---------- Extracted text ----------

Krebs and Denton (2005) argue that optimal moral judgment does not reflect adequacy but usefulness, that is, “creating the conditions that enable people to achieve their goals and advance their interests in cooperative ways” (p. 646). In fact, different kinds of contexts pull for different forms of moral judgment: the business world is guided (in their view) by a stage 2 moral order based on instrumental exchange (but cf. Damon, 2004), marriage is guided by a stage 3 moral order based on mutuality, and the legal system is guided by a stage 4 moral order based on maintaining society. In this view, people move in and out of moral orders, not stages of moral development.

Although Krebs and Denton cite some interesting studies with examples of flexible stage use, Gibbs (in press) and Pizarro and Bloom (2003) provide evidence that higher moral judgment competence increases resistance to low-stage pulling contexts or sets the stage for moral action. In their famous study, Oliner and Oliner (1988) found that rescuers of Jews in Nazi Europe were motivated by strong moral values learned from their parents. It should be noted that moral judgment can even impact morally relevant behavior in sudden situations if an issue, such as social equality, has been sufficiently considered (Moskowitz, Gollwitzer, Wasel, & Schaal, 1999). Results from longitudinal studies linking moral judgment with delinquent behavior, however, should be interpreted with caution (Colby et al., 1983; Walker, 1989). For example, Raaijmakers et al. (2005) and Menard and Huizinga (1994) found moral judgment and delinquency to be reciprocally related.

----------

What to work on: Swap "business world" for "commercial world" in the passage on moral judgment and write that part out, beginning at the words "Krebs and Denton (2005)" and stopping after "of moral development.".

---------- Given information ----------

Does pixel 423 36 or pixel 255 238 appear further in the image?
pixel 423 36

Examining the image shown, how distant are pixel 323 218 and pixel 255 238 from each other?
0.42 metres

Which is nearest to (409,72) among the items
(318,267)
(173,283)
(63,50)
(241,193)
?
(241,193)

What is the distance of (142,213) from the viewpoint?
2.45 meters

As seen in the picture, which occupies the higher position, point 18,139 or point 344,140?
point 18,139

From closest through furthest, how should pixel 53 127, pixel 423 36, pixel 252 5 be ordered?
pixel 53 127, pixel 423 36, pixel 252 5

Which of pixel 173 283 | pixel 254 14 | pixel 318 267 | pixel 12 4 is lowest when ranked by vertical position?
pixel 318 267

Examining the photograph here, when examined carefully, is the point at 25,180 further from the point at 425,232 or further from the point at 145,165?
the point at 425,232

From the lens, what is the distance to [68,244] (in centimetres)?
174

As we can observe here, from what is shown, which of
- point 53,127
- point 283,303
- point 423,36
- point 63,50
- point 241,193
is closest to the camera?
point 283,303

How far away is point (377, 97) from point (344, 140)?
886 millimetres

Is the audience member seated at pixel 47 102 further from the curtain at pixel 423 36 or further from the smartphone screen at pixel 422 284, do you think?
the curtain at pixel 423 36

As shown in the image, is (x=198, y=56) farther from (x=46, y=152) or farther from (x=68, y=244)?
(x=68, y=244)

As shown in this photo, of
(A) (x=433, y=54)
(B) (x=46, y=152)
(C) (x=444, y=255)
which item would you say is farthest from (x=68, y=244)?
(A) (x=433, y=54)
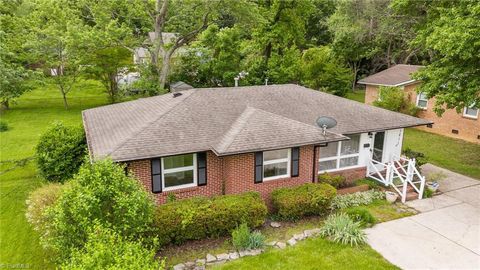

----------

Answer space:
Krebs and Denton (2005) argue that optimal moral judgment does not reflect adequacy but usefulness, that is, “creating the conditions that enable people to achieve their goals and advance their interests in cooperative ways” (p. 646). In fact, different kinds of contexts pull for different forms of moral judgment: the commercial world is guided (in their view) by a stage 2 moral order based on instrumental exchange (but cf. Damon, 2004), marriage is guided by a stage 3 moral order based on mutuality, and the legal system is guided by a stage 4 moral order based on maintaining society. In this view, people move in and out of moral orders, not stages of moral development.